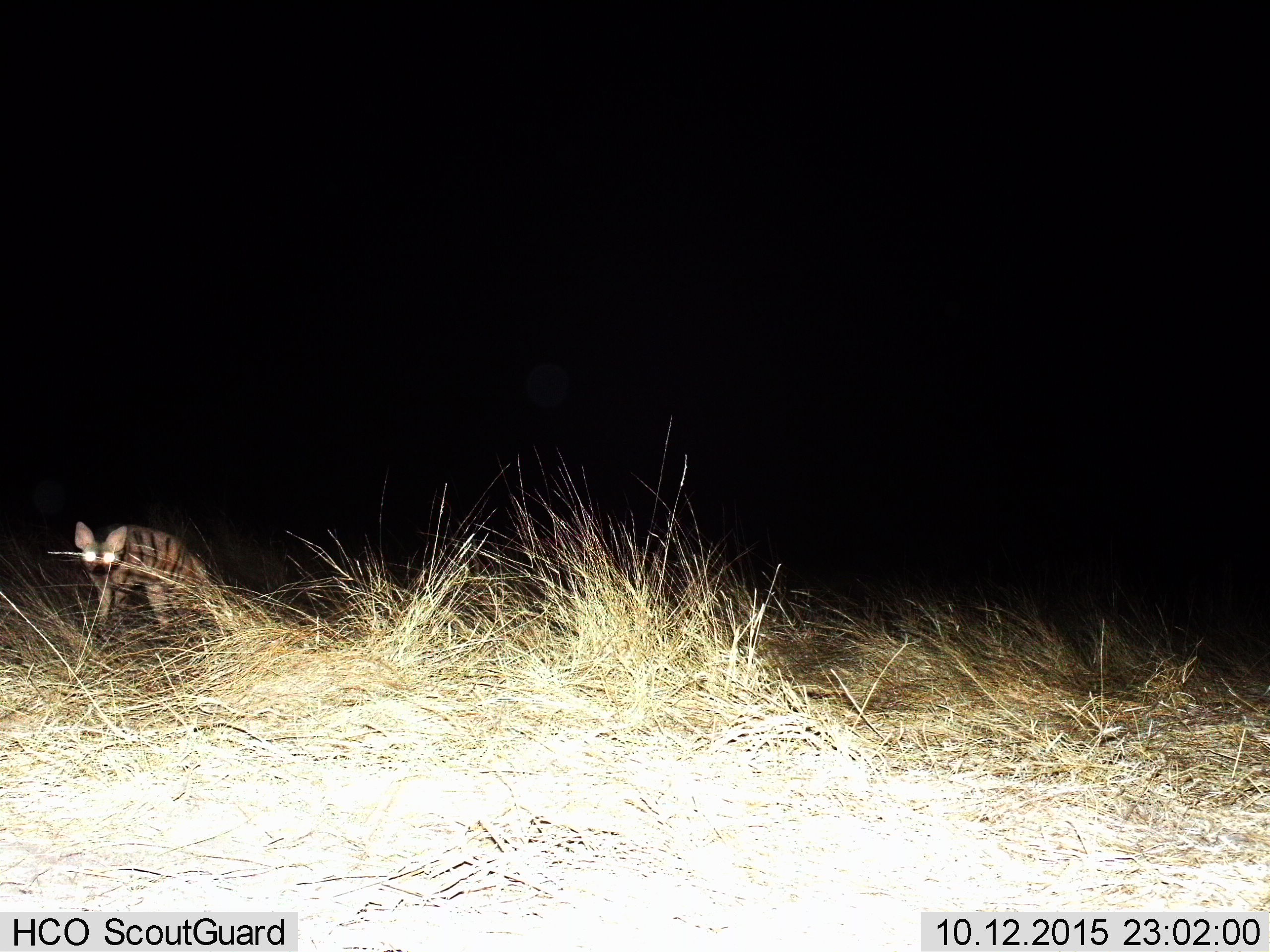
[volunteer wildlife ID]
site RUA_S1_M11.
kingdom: Animalia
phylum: Chordata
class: Mammalia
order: Carnivora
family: Hyaenidae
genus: Proteles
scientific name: Proteles cristatus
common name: aardwolf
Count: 1.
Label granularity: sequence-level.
■ ■ ■ ■ ■
All lines from the one with "scientific name: Proteles cristatus" through the final line of the listing above are to be restated word for word; the lines before it are left out.

#### Answer for this exercise
scientific name: Proteles cristatus
common name: aardwolf
Count: 1.
Label granularity: sequence-level.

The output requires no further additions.